# How to calculate the overlap of the orthogonal state?

This is probably a very obvious question, but I am going through this problem set and I don't understand why in 1b) it says that it is obvious that $$|\langle\psi_1^\perp|\psi_2\rangle|=\sin\theta$$ given that $$|\langle\psi_1|\psi_2\rangle| = \cos\theta$$.

TL;DR: These inner products are equal to the amplitudes and therefore the squares of their magnitudes sum to one. By Pythagoras theorem $$\sin^2\theta + \cos^2\theta = 1$$, so if one of the amplitudes is $$\cos\theta$$ then the magnitude of the other must be $$|\sin\theta|$$.

Since $$\{|\psi_1\rangle, |\psi_1^\perp\rangle\}$$ is a basis, we can expand $$|\psi_2\rangle$$ as

$$|\psi_2\rangle = \alpha |\psi_1\rangle + \beta |\psi_1^\perp\rangle\tag1$$

where $$|\alpha|^2 + |\beta|^2=1$$. Moreover, since the basis is orthonormal, we can compute $$\alpha$$ and $$\beta$$ in terms of inner products

$$\alpha = \langle \psi_1|\psi_2\rangle \\ \beta = \langle \psi_1^\perp|\psi_2\rangle$$

as is easy to check by taking the inner product of $$(1)$$ with the elements of the dual basis.

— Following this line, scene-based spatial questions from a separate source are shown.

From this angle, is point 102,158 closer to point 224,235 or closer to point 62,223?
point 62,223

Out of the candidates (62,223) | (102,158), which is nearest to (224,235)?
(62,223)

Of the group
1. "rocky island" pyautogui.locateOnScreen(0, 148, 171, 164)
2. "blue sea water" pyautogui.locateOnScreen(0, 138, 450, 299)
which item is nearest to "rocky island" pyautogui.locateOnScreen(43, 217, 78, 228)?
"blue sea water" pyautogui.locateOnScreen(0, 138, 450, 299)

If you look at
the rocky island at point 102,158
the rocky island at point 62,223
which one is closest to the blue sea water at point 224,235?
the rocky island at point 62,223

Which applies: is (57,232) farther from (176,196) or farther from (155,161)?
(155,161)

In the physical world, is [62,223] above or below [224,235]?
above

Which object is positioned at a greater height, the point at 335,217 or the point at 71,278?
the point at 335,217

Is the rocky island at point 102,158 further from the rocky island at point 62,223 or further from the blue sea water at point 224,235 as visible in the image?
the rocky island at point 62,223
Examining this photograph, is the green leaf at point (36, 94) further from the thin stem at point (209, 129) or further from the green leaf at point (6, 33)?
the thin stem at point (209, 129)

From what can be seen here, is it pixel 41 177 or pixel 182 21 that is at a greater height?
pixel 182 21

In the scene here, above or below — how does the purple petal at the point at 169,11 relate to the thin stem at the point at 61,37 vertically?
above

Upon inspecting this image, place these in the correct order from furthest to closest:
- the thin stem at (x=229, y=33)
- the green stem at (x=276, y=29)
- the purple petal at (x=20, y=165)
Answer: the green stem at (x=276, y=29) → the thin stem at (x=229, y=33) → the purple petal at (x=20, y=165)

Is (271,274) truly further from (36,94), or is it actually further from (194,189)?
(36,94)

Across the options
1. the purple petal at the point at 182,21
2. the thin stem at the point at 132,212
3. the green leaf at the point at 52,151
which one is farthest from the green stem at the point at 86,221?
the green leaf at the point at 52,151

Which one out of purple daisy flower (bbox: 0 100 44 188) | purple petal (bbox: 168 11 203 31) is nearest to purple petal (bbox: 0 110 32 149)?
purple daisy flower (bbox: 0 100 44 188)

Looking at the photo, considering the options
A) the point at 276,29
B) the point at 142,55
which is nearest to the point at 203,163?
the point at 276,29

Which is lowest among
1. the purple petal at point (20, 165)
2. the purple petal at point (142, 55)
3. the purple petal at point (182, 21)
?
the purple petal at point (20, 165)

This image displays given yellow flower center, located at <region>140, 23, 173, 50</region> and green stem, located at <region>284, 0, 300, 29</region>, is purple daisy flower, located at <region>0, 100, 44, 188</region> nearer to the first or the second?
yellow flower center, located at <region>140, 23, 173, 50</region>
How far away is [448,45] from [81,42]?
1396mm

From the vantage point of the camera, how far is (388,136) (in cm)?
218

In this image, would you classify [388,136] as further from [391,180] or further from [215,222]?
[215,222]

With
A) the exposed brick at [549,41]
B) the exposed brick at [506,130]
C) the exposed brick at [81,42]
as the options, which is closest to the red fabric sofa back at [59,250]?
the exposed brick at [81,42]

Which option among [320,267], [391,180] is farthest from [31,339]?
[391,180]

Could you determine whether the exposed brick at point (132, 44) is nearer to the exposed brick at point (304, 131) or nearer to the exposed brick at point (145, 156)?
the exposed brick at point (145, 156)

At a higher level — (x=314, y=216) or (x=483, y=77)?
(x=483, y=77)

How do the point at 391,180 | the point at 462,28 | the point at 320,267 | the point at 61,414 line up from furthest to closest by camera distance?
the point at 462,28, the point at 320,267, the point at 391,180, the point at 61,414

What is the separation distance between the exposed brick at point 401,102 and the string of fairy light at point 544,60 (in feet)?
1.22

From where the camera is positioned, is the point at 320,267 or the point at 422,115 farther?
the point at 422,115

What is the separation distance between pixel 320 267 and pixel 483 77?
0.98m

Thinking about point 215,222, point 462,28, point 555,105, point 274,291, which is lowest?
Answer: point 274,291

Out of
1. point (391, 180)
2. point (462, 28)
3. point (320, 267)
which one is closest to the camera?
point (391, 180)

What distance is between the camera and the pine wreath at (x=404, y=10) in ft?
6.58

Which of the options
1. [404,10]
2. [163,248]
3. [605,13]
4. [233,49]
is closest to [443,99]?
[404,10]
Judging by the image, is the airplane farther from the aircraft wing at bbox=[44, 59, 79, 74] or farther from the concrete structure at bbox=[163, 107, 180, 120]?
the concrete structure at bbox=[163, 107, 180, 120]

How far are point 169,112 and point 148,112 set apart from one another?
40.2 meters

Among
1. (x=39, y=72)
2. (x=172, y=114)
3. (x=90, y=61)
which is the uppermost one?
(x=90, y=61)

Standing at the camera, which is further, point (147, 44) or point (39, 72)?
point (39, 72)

Now, from $$|\alpha|^2 + |\beta|^2=1$$ we see that

$$|\langle \psi_1^\perp|\psi_2\rangle| = |\beta| = \sqrt{1 - |\alpha|^2} = \sqrt{1 - |\langle \psi_1|\psi_2\rangle|^2} = \sqrt{1 - \cos^2\theta} = |\sin\theta|$$

but $$\theta \in (0, \pi)$$ so $$|\langle \psi_1^\perp|\psi_2\rangle|=\sin\theta$$.